September 8th, 2008 | No Comments | Posted in classical music, visualization, youtube

Oh dear, instead of being asleep I/we/me are perusing this guys thesis (PDF warning). His PhD project centered on writing software that can automatically identify the identity of a singer by analyzing a recording of their performance. The really neat thing is that it works for recordings which have other instruments in them, so he had to come up with a way to determine whether certain sounds we’re voice-like or instrument-like.

This thesis reading came about due to me taking another poke at my previous attempts at music visualization (or more fancy-schmancily: MIR – Music Information Retrieval). Like so many research related items, although the general concept is fairly well-defined and straightforward the devil is definitely in the heapings of details.

There are all kinds of issues that rapidly start cropping up after the basics have been sort of sorted out.

For example, humans are pretty good at picking a melody. It’s hard to tell a computer to do that. As soon as you have more than one note being played at a time it’s a very non-trivial problem to work out which notes belong to the melody and which to the accompaniment. Particularly if you have, for example, a melody which switches from high to low notes, or passes between instruments, or has sharp changes in its dynamics.

In short, this means it is pretty easy to extract the melody from a monophonic performance of “Mary Had a Little Lamb”, but nearly impossible to extract it from anything else. At least automatically.

However, this brings up an interesting point. Can people even accurately identify which notes form the melody in a piece of music? Here’s a quote from the above thesis which alludes to what I’m getting at, which in this case is talking about automatically identifying musical instruments:

Martin [41] examines the classification of isolated samples from 37 instruments using
hand-picked features as inputs to a quadratic classifier … best-case accuracy is reported at 71.6%.

Martin [41] and Brown [51] also cite human performance for instrument identification tasks. Brown notes that human performance on isolated tones for her two-instrument identification task is comparable to her system’s performance. Martin finds that humans score much worse than his system (i.e., 50-67% versus 71.6%) on the instrument identification task and with comparable accuracy for instrument family identification.

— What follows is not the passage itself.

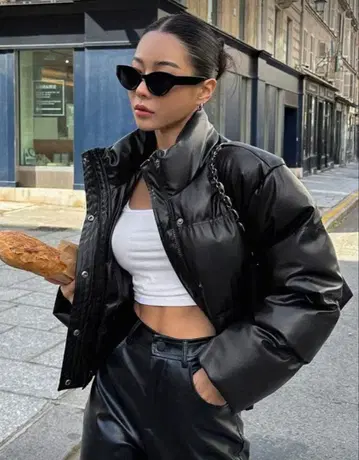 블랙 숏 기장 다운 자켓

Some MIR goals might not actually be possible. This is possibly true for 100% accurate two-instrument identification, but I bet it’s definitely true for melody extraction. In fact, the more I consider this problem the more I realize that it would be frickin’ impossible to say which of the notes in a piece from part of the melody.

It’s like when you try whistling a famous piece. Whistling should be a perfect example of melody recall, right? We whistle the melodies we have extracted from music, it’s our best attempt at melody identification. Well, anyway, when I try to do this the first part usually goes pretty well, you can sometimes make it all the way through the exposition without getting too confused. However, as soon as you hit the development section you’re basically screwed. You try to whistle three parts at once and it falls apart like a… a… buttercup.

At least, that’s what happens when I try. Now I’ll probably get smarmy eMails from music majors who can whistle every orchestral part of Beethoven’s Ninth all the way through. At once.